(Records of spatial reasoning questions)

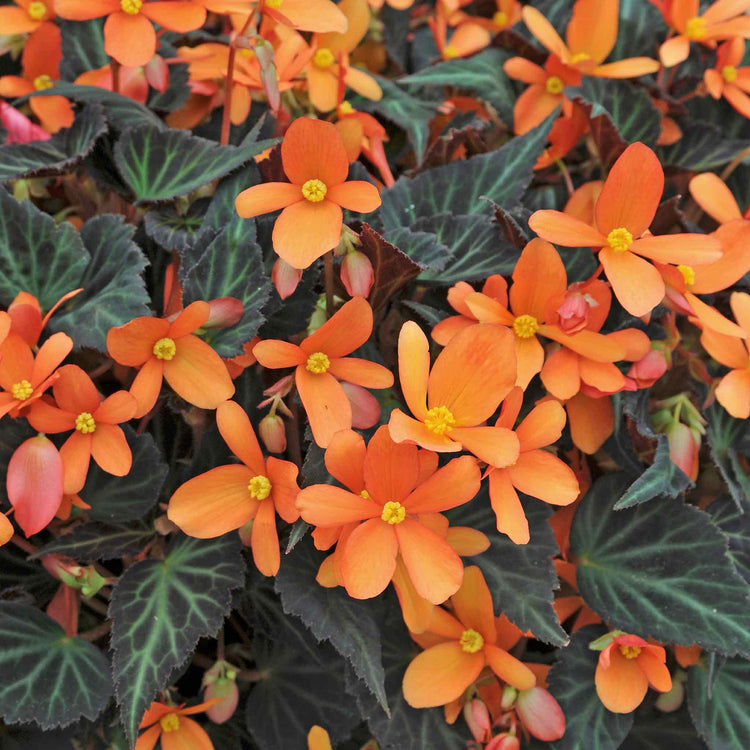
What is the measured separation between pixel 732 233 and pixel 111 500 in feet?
1.87

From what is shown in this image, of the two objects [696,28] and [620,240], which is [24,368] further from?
[696,28]

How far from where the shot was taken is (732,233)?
71 cm

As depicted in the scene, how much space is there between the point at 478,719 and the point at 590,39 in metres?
0.69

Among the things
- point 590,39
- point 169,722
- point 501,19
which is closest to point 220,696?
point 169,722

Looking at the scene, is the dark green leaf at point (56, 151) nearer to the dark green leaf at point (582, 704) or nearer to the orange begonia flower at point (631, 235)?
the orange begonia flower at point (631, 235)

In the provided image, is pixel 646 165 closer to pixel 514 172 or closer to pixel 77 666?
pixel 514 172

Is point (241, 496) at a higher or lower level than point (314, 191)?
lower

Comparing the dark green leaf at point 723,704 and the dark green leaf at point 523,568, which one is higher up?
the dark green leaf at point 523,568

TASK GOAL: Write out the records above exactly as they stand, leaving out every picture.

WRITTEN SOLUTION:
What is the measured separation between pixel 732 233 and pixel 111 500 in feet?
1.87

From what is shown in this image, of the two objects [696,28] and [620,240], which is [24,368] further from?
[696,28]

How far from where the shot was taken is (732,233)?
71 cm

As depicted in the scene, how much space is there between the point at 478,719 and the point at 590,39 in metres?
0.69

Among the things
- point 590,39
- point 169,722
- point 501,19
which is closest to point 220,696?
point 169,722

Looking at the scene, is the dark green leaf at point (56, 151) nearer to the dark green leaf at point (582, 704) or nearer to the orange begonia flower at point (631, 235)?
the orange begonia flower at point (631, 235)

In the provided image, is pixel 646 165 closer to pixel 514 172 or closer to pixel 77 666?
pixel 514 172

Is point (241, 496) at a higher or lower level than point (314, 191)?
lower

Comparing the dark green leaf at point 723,704 and the dark green leaf at point 523,568, which one is higher up?
the dark green leaf at point 523,568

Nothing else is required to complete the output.